**Selected passage**
┄┄┄┄┄┄┄┄┄┄
American political activist (born 1968)

Daryle Lamont Jenkins (born July 22, 1968) is an American political activist, best known for founding One People's Project, an organization based in New Brunswick, New Jersey. Jenkins serves as its executive director.

==Early life==
Jenkins was born in Newark, New Jersey and raised in nearby Somerset, New Jersey. He graduated from Franklin High School and served in the United States Air Force. Upon returning from the service, he became a part of the punk rock movement, producing two public access programs about the scene as well as political activism, which caused some conflict with his position as a reporter and an editor for local newspapers.

==Career==
Jenkins identifies as an anarchist.

Jenkins has been documenting and writing about right-wing individuals and organizations since 1989, while he was still serving in the Air Force as a police officer.

Planned Parenthood sued anti-abortion activist Neal Horsley and others, alleging that their "wanted"-style posters of abortion doctors were a threat. They lost on appeal. Jenkins said in an interview, that when he saw this, he realized the Left could use this tactic as well. He argued that "We didn't see it as a weapon," and further asserted that "We never used it as a threat. We wanted to be open about what we saw and this allowed us to be open."
┄┄┄┄┄┄┄┄┄┄
**Excerpts from a dataset**

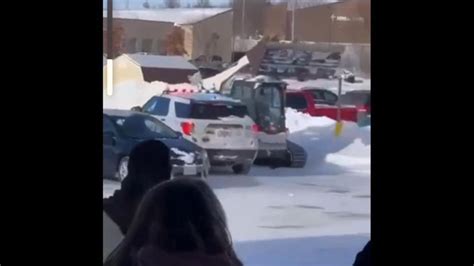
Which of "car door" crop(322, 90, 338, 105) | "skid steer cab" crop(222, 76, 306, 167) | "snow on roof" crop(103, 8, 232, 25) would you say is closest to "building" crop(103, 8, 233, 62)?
→ "snow on roof" crop(103, 8, 232, 25)

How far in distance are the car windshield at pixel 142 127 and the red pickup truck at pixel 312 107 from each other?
0.38 meters

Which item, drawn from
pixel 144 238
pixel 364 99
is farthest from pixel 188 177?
pixel 364 99

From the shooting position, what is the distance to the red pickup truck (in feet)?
18.9

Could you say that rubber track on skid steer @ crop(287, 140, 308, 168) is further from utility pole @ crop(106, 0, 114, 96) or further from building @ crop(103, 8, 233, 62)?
utility pole @ crop(106, 0, 114, 96)

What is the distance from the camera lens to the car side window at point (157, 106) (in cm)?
573

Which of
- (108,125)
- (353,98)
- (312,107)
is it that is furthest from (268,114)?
(108,125)

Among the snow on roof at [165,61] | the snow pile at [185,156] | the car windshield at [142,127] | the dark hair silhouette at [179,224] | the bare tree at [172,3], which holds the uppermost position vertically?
the bare tree at [172,3]

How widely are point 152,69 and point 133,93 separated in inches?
3.7

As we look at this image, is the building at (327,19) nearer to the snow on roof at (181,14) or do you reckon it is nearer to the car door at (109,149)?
the snow on roof at (181,14)

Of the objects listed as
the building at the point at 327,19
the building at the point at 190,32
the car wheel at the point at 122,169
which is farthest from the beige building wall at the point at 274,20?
the car wheel at the point at 122,169
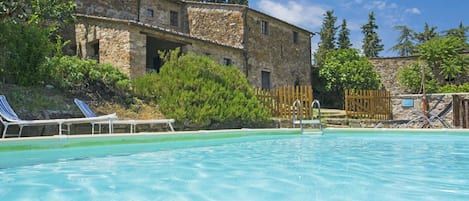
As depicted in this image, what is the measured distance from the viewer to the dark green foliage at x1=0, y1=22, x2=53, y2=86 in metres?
8.45

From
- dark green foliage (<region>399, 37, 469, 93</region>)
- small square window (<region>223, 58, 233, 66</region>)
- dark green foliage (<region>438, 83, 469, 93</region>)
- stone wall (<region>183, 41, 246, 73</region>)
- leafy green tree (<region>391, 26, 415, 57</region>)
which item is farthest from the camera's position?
leafy green tree (<region>391, 26, 415, 57</region>)

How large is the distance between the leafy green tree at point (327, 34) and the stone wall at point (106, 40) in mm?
28174

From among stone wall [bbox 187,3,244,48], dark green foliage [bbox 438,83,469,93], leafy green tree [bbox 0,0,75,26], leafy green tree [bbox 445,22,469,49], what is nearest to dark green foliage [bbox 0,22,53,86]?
leafy green tree [bbox 0,0,75,26]

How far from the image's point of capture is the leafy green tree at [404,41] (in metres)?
39.4

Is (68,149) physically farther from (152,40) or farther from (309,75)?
(309,75)

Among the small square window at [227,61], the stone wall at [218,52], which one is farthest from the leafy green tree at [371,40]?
the small square window at [227,61]

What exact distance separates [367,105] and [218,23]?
30.9ft

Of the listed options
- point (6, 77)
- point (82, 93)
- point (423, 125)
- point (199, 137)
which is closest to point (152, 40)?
point (82, 93)

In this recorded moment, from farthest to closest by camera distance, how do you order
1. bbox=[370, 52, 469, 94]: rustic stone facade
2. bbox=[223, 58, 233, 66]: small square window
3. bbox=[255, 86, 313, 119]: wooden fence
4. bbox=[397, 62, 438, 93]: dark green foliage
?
bbox=[370, 52, 469, 94]: rustic stone facade < bbox=[397, 62, 438, 93]: dark green foliage < bbox=[223, 58, 233, 66]: small square window < bbox=[255, 86, 313, 119]: wooden fence

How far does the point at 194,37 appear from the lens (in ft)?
53.3

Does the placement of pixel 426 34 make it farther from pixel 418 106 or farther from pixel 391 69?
pixel 418 106

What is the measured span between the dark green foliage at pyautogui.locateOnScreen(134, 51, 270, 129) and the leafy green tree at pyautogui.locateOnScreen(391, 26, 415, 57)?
33272 millimetres

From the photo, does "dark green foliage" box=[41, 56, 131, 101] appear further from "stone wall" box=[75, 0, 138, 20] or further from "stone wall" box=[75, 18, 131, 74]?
"stone wall" box=[75, 0, 138, 20]

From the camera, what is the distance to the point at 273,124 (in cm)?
1189
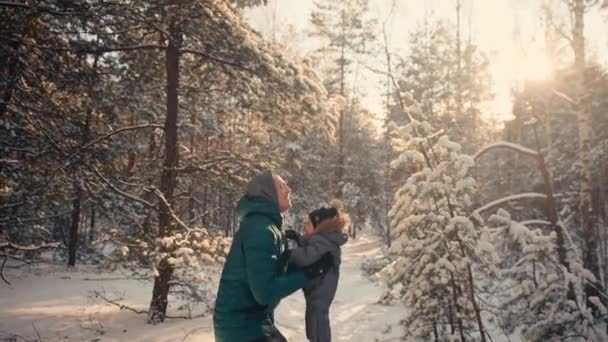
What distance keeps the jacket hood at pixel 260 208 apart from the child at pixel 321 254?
1.41 ft

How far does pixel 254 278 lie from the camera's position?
2.43 metres

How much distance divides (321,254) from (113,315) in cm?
858

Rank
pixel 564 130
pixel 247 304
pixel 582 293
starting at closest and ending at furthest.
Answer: pixel 247 304
pixel 582 293
pixel 564 130

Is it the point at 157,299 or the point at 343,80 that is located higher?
the point at 343,80

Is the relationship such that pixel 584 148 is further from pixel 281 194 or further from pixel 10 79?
pixel 10 79

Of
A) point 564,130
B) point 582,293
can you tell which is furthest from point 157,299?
point 564,130

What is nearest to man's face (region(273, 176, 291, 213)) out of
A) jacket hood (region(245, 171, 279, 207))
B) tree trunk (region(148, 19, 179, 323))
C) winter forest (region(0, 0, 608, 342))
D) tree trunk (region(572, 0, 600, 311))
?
jacket hood (region(245, 171, 279, 207))

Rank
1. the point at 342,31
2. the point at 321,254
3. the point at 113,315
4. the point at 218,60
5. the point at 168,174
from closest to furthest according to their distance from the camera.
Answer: the point at 321,254 → the point at 218,60 → the point at 168,174 → the point at 113,315 → the point at 342,31

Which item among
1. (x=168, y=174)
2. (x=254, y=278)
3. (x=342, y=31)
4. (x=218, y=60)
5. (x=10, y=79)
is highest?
(x=342, y=31)

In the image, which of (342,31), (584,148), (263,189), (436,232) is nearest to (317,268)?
(263,189)

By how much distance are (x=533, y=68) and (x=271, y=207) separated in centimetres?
2033

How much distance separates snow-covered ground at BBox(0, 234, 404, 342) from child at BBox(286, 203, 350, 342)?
161 inches

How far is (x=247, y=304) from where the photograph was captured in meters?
2.60

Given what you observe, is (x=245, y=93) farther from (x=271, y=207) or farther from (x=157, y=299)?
(x=271, y=207)
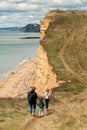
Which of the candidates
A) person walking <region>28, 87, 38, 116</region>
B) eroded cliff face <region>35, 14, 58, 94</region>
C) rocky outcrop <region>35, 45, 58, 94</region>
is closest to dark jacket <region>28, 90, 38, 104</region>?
person walking <region>28, 87, 38, 116</region>

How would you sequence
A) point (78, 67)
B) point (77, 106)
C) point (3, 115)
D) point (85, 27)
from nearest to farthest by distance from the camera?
point (3, 115) < point (77, 106) < point (78, 67) < point (85, 27)

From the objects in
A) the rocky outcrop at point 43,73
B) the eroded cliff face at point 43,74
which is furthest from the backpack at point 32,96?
the rocky outcrop at point 43,73

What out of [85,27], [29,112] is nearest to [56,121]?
[29,112]

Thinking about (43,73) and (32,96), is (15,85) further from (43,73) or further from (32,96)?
(32,96)

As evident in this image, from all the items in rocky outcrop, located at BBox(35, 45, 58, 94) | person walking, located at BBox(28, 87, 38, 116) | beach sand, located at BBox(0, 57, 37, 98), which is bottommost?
beach sand, located at BBox(0, 57, 37, 98)

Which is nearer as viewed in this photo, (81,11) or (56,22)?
(56,22)

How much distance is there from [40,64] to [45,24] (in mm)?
19335

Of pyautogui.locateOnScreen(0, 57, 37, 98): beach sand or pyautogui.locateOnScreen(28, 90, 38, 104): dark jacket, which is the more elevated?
pyautogui.locateOnScreen(28, 90, 38, 104): dark jacket

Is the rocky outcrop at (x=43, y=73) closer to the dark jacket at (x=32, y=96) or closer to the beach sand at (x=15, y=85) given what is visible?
the beach sand at (x=15, y=85)

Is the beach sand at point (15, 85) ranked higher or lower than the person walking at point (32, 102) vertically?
lower

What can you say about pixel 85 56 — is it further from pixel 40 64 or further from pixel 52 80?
pixel 52 80

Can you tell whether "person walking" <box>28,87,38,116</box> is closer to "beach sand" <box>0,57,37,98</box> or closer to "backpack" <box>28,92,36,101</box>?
"backpack" <box>28,92,36,101</box>

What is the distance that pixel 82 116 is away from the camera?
21.5 m

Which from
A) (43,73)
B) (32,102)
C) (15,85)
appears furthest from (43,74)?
(32,102)
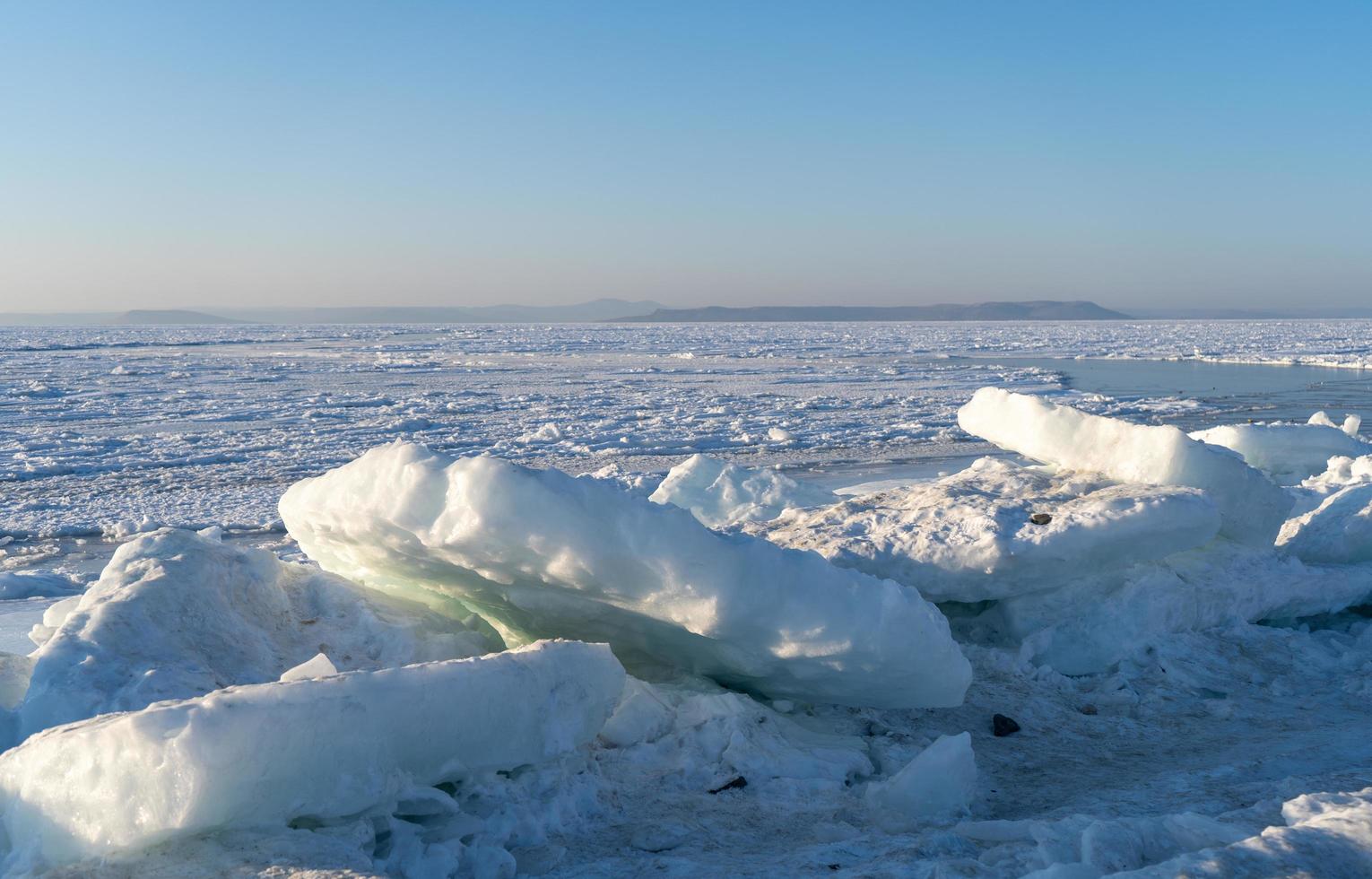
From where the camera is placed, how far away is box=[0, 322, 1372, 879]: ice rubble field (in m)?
2.41

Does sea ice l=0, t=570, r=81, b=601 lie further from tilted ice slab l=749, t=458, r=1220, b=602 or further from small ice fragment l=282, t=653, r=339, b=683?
tilted ice slab l=749, t=458, r=1220, b=602

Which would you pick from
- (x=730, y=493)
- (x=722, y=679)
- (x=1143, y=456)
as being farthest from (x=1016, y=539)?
(x=730, y=493)

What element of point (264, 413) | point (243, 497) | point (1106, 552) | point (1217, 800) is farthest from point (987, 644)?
point (264, 413)

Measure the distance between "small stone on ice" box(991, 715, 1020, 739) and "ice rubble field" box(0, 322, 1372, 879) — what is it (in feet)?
0.23

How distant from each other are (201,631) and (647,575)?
1514 mm

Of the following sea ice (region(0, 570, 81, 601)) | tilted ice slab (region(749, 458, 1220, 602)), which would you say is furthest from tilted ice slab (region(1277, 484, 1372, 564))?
sea ice (region(0, 570, 81, 601))

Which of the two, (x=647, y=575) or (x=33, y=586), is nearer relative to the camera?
(x=647, y=575)

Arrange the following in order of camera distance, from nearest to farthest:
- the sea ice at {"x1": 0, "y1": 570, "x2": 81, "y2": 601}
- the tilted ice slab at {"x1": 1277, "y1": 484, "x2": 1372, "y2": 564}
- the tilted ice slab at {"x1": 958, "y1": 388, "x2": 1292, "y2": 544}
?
the tilted ice slab at {"x1": 958, "y1": 388, "x2": 1292, "y2": 544}, the tilted ice slab at {"x1": 1277, "y1": 484, "x2": 1372, "y2": 564}, the sea ice at {"x1": 0, "y1": 570, "x2": 81, "y2": 601}

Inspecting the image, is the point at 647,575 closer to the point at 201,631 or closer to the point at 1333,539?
the point at 201,631

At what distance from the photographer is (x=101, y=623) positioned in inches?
130

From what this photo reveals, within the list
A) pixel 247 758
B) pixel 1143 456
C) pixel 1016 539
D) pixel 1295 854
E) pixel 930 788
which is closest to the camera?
pixel 1295 854

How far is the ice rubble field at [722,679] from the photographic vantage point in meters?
2.41

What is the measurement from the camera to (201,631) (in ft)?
11.4

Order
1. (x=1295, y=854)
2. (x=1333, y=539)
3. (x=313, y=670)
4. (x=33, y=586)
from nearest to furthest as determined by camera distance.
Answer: (x=1295, y=854) < (x=313, y=670) < (x=1333, y=539) < (x=33, y=586)
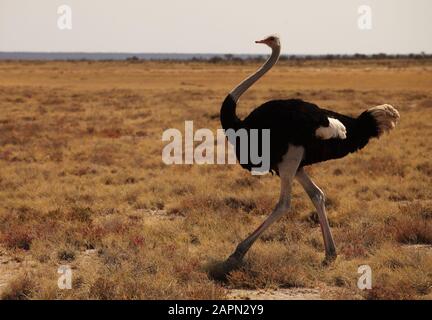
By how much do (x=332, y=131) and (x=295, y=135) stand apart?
39cm

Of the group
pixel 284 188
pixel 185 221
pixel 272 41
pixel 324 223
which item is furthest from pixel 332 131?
pixel 185 221

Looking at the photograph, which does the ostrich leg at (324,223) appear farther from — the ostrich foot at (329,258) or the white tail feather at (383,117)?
the white tail feather at (383,117)

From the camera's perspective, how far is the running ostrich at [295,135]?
21.7ft

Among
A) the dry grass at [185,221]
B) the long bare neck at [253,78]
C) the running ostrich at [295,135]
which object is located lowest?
the dry grass at [185,221]

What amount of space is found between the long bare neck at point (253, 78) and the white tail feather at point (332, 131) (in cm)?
94

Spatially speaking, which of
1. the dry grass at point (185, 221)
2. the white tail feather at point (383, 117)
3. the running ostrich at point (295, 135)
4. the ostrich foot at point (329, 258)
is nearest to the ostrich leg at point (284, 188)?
the running ostrich at point (295, 135)

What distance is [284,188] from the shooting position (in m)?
6.81

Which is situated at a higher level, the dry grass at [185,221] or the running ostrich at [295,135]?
the running ostrich at [295,135]

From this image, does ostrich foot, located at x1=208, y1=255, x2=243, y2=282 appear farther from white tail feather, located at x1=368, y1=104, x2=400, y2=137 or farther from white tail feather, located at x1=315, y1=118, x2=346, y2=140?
white tail feather, located at x1=368, y1=104, x2=400, y2=137

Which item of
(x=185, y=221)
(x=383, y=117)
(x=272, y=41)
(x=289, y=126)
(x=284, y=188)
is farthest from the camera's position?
(x=185, y=221)

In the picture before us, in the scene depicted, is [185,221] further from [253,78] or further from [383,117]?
[383,117]

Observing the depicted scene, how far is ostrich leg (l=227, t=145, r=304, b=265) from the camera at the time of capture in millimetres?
6676

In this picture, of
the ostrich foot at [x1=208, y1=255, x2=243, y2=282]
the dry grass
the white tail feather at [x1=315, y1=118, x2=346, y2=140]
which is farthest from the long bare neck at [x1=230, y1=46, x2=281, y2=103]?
the dry grass
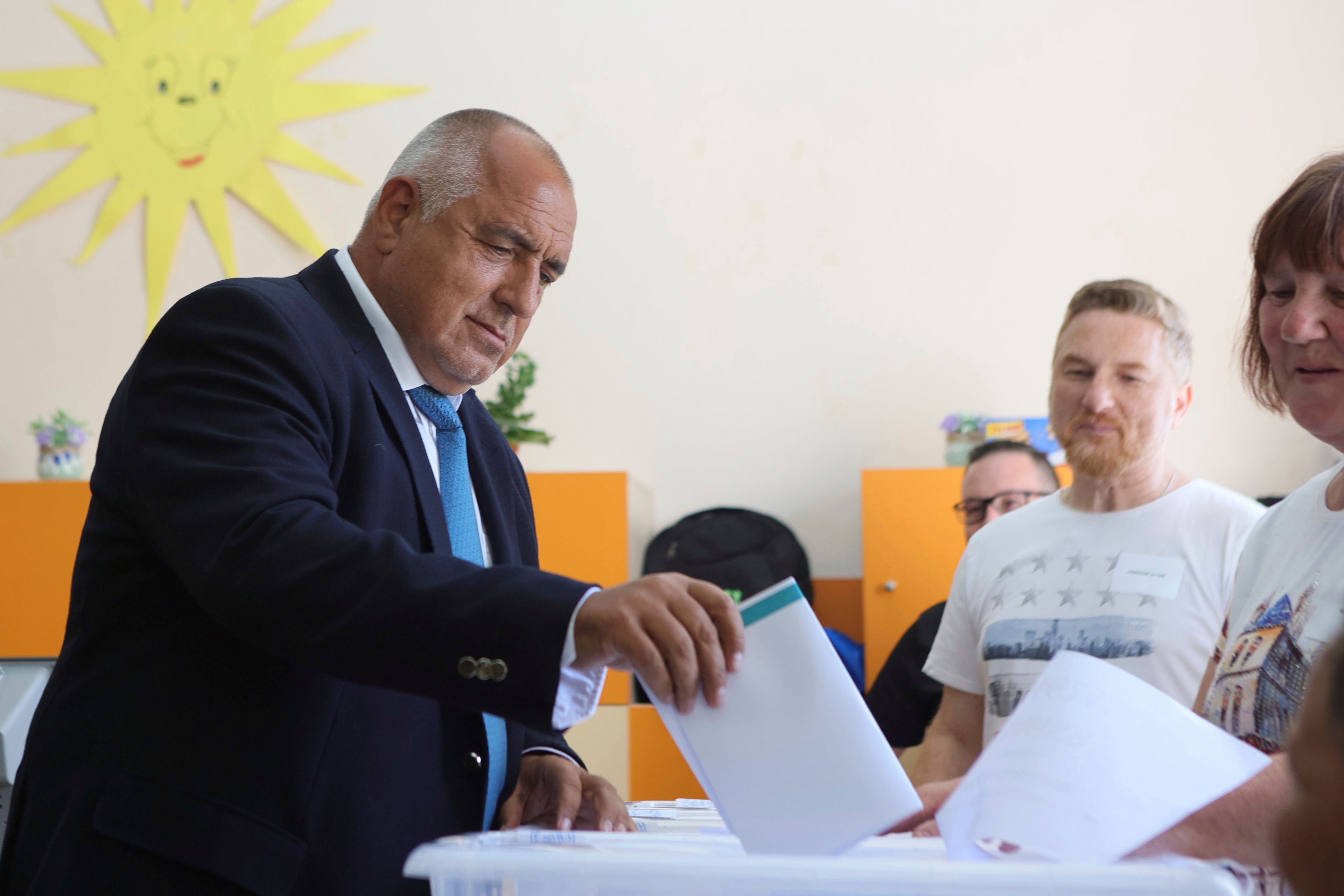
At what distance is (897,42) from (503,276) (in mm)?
2609

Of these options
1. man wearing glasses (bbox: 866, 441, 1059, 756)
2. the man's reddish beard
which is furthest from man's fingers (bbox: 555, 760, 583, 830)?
man wearing glasses (bbox: 866, 441, 1059, 756)

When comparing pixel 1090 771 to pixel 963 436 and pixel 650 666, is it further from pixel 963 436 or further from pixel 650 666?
pixel 963 436

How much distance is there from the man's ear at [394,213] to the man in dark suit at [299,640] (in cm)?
10

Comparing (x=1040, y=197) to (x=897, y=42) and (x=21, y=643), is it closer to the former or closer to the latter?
(x=897, y=42)

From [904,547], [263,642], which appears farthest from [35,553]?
[263,642]

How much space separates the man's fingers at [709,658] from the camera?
2.20 ft

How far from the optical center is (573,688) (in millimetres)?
┄┄┄┄┄┄┄┄┄┄
**Your assignment**
Output the Jenkins biography word for word, everything from "American political activist (born" down to "for local newspapers.".

**Expected output**
American political activist (born 1968)

Daryle Lamont Jenkins (born July 22, 1968) is an American political activist, best known for founding One People's Project, an organization based in New Brunswick, New Jersey. Jenkins serves as its executive director.

==Early life==
Jenkins was born in Newark, New Jersey and raised in nearby Somerset, New Jersey. He graduated from Franklin High School and served in the United States Air Force. Upon returning from the service, he became a part of the punk rock movement, producing two public access programs about the scene as well as political activism, which caused some conflict with his position as a reporter and an editor for local newspapers.